Your lawn will be waking soon and begin drawing from the nutrients that it stored in its roots last fall. But there’s a limit to how much your lawn can store – even in perfect conditions, it will need a boost in spring.
And that’s where your spring lawn care program comes in.
Organic Lawn Fertilization Is Key In Spring
To keep maintained lawn areas healthy and green, it’s important to provide an early spring application of a balanced, slow-release organic fertilizer.
Not only does this feed the grass in your lawn, it also feeds your soil.
That’s important because your lawn depends on microbes in the soil to digest minerals and organic matter and convert them into a steady supply of plant-available nutrients. Many of the nutrients in fertilizers can’t be directly taken up by your lawn; grasses depend on soil microbes turn minerals and other materials into something useful.

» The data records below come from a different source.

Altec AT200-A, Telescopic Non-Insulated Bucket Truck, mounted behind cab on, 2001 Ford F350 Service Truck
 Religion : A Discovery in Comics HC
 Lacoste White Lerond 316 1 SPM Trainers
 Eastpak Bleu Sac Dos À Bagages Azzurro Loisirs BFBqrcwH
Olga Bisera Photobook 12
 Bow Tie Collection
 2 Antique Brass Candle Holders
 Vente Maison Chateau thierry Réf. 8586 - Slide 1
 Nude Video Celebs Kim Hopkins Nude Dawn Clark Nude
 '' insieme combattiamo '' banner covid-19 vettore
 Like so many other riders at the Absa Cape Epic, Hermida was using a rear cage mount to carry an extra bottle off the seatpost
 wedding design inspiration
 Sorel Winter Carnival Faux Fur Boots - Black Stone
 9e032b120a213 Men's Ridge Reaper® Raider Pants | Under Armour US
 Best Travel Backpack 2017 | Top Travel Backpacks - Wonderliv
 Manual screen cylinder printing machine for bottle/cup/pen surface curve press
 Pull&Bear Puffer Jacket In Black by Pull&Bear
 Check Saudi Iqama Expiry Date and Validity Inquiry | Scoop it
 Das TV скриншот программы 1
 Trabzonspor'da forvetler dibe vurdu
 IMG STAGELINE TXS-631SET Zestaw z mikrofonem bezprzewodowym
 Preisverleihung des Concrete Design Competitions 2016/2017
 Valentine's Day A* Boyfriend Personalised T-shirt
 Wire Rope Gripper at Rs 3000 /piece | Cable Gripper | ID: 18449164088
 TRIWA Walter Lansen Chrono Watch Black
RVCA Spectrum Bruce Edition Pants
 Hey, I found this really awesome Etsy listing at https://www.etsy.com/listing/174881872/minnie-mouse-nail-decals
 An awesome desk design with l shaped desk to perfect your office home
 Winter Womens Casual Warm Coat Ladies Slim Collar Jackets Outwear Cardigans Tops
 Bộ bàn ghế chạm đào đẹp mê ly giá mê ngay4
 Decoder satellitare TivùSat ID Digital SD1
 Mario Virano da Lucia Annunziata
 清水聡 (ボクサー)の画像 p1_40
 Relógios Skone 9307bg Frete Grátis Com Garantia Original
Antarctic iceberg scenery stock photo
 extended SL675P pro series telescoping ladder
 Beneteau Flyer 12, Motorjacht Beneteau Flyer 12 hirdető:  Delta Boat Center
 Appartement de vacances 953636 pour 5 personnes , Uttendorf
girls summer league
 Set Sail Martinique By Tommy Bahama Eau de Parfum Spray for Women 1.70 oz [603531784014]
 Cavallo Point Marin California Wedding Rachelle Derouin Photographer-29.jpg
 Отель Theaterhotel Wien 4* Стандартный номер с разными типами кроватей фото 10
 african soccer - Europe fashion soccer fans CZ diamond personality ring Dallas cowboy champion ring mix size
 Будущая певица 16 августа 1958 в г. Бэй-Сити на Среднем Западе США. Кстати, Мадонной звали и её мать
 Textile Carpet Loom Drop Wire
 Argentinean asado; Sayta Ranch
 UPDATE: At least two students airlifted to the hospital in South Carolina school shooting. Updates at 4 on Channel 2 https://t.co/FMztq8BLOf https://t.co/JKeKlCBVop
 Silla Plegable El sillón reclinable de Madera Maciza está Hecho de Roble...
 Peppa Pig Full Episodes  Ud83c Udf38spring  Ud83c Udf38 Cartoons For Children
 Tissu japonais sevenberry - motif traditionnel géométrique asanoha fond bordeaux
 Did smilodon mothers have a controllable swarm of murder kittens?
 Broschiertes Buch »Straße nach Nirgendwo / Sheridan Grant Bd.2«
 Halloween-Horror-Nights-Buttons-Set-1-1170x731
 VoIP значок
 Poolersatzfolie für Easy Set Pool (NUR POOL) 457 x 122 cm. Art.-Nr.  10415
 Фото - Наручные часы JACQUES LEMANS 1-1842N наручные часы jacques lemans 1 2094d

As your lawn starts growing more actively in spring, it spends much of its energy producing exudates down in the root zone to attract and feed larger populations of soil microbes. The more soil microbes, the more nutrients are ultimately available to the grass in your lawn.
But if there aren’t enough microbes in your soil (when soil lacks a healthy biology), your lawn can’t get enough nutrients and will start to decline. Yellowing, bare patches, spindly grass, and slow growth are common signs that your lawn isn’t getting enough nutrients.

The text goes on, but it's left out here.